WASHINGTON, D.C. – U.S. Senator Gary Peters (D-MI) today joined his colleagues in introducing a pair of bills to increase accountability for big oil companies responsible for disastrous spills, improve the federal government's ability to help areas affected by an oil disaster, and eliminate bailouts for the multi-billion-dollar oil and gas industry.

“Michiganders know the devastating impacts of an oil spill far too well, following the disastrous pipeline rupture that spilled into the Kalamazoo River,” said Senator Peters. “This legislation will hold big oil companies financially accountable for their actions – and their accidents – in order to ensure the health and safety of our people and our environment.”

The Big Oil Bailout Prevention Legislation Package is consists of the following separate bills:


  • Big Oil Bailout Prevention Unlimited Liability Act of 2016 – eliminates the $134 million liability cap for economic damages caused by an offshore oil spill


  • Big Oil Bailout Prevention Trust Fund Act of 2016 – eliminates the $1 billion per-incident cap on claims against the Oil Spill Liability Trust Fund (OSLTF), along with the $500 million cap on OSLTF monies used for natural resource damages


Federal law currently protects oil companies by capping their offshore oil spill liability for economic damages at $134 million—an amount that pales in comparison to the more than $90 billion in profits the five largest oil companies enjoyed in 2014, and is easily surpassed by an oil spill as shown by the 2010 Deepwater Horizon disaster. 


That cap means an oil company responsible for an offshore spill does not have to pay more than $134 million for economic damages, such as lost business revenues from fishing or tourism or lost tax revenues of state and local governments, unless, as in the case of BP and the Deepwater Horizon spill, the oil company was found to be grossly negligent or to violate federal law.  Current law requires an oil company responsible for a spill to pay for all costs—without limit—related to mitigating or cleaning up the spill including the use of booms, cleaning up spills, rehabilitating wildlife, and skimming for oil, but arbitrarily imposes the $134 million cap on economic damages.


In the event that damage claims from a spill exceed the amount in the Oil Spill Liability Trust Fund, the legislation allows the U.S. Treasury to temporarily refill the fund and be repaid with interest once it is replenished.  The Oil Spill Liability Trust Fund was established to provide quick relief for victims of an oil spill, to provide immediate funds to respond to a spill and help pay for damages after a company hits its $134 million liability cap, or if the culprit cannot be found or has gone bankrupt.
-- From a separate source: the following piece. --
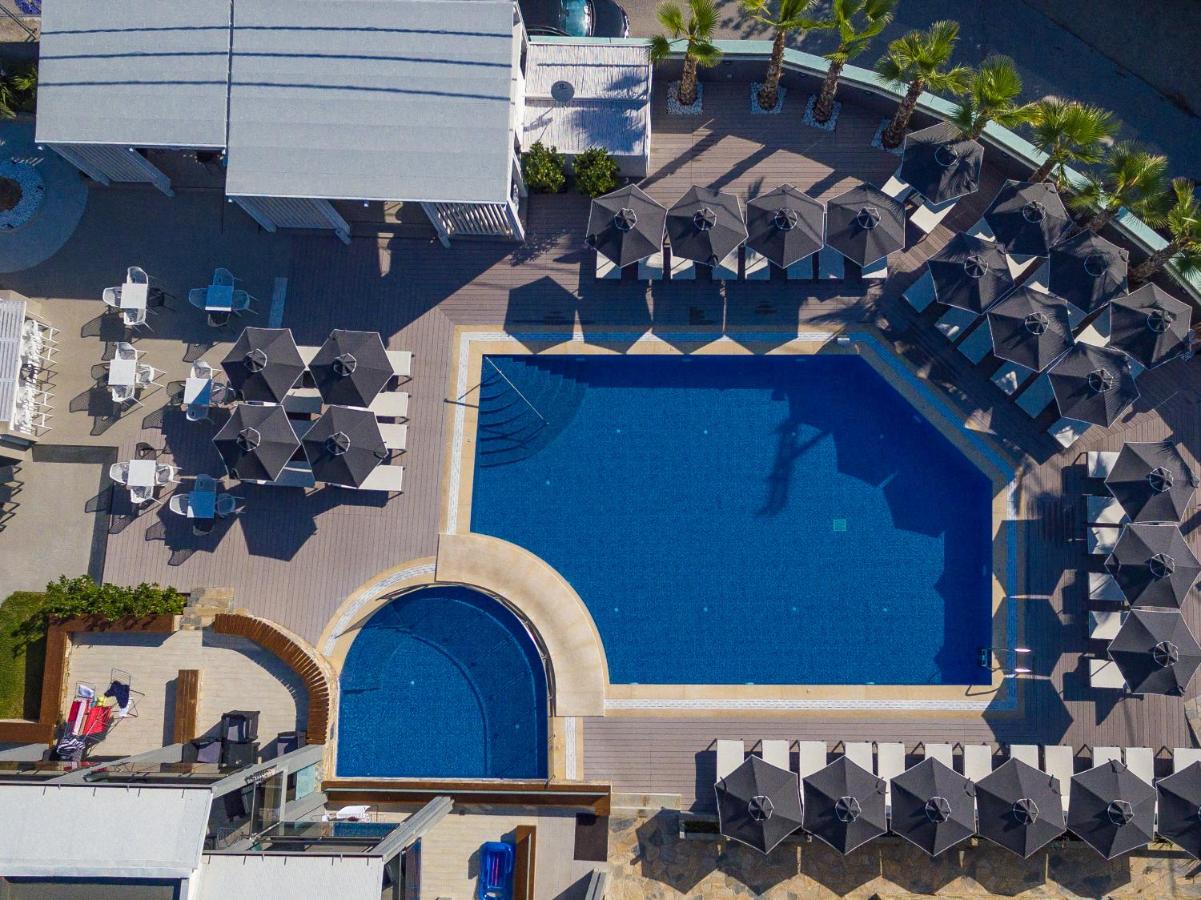Dionysos Hotel & Studios 3*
It is funded by an 8 cent tax for every barrel of oil produced or imported into the United States.  However, there is a $1 billion per incident cap, which be eliminated under this legislation, on payouts from the fund. 


Senator Peters introduced the legislation with Senator Bob Menendez (D-N.J.), Sens. Edward J. Markey (D-Mass.), Jack Reed (D-R.I.), Richard Durbin (D-Ill.), Barbara Mikulski (D-Md.), Al Franken (D-Minn.), Jeff Merkley (D-Ore.), Sheldon Whitehouse (D-R.I.), Bill Nelson (D-Fla.), and Cory Booker (D-N.J.).


In the Senate, Peters has worked to protect Michigan from devastating oil spills. In May, Peters sent a letter to Department of Transportation (DOT) Secretary Anthony Foxx urging DOT to hold pipelines that cross the Great Lakes to the same standards as other offshore pipelines given the potential for significant economic and ecological harm from an oil spill in the Great Lakes. Pipelines crossing the Great Lakes, including Enbridge’s Line 5 under the Straits of Mackinac, are currently regulated as onshore pipelines, which are held to less stringent regulatory standards than offshore pipelines. Regulating Great Lakes pipelines as onshore facilities raises concerns that current requirements are not adequate to prevent, respond to, or pay for an oil spill.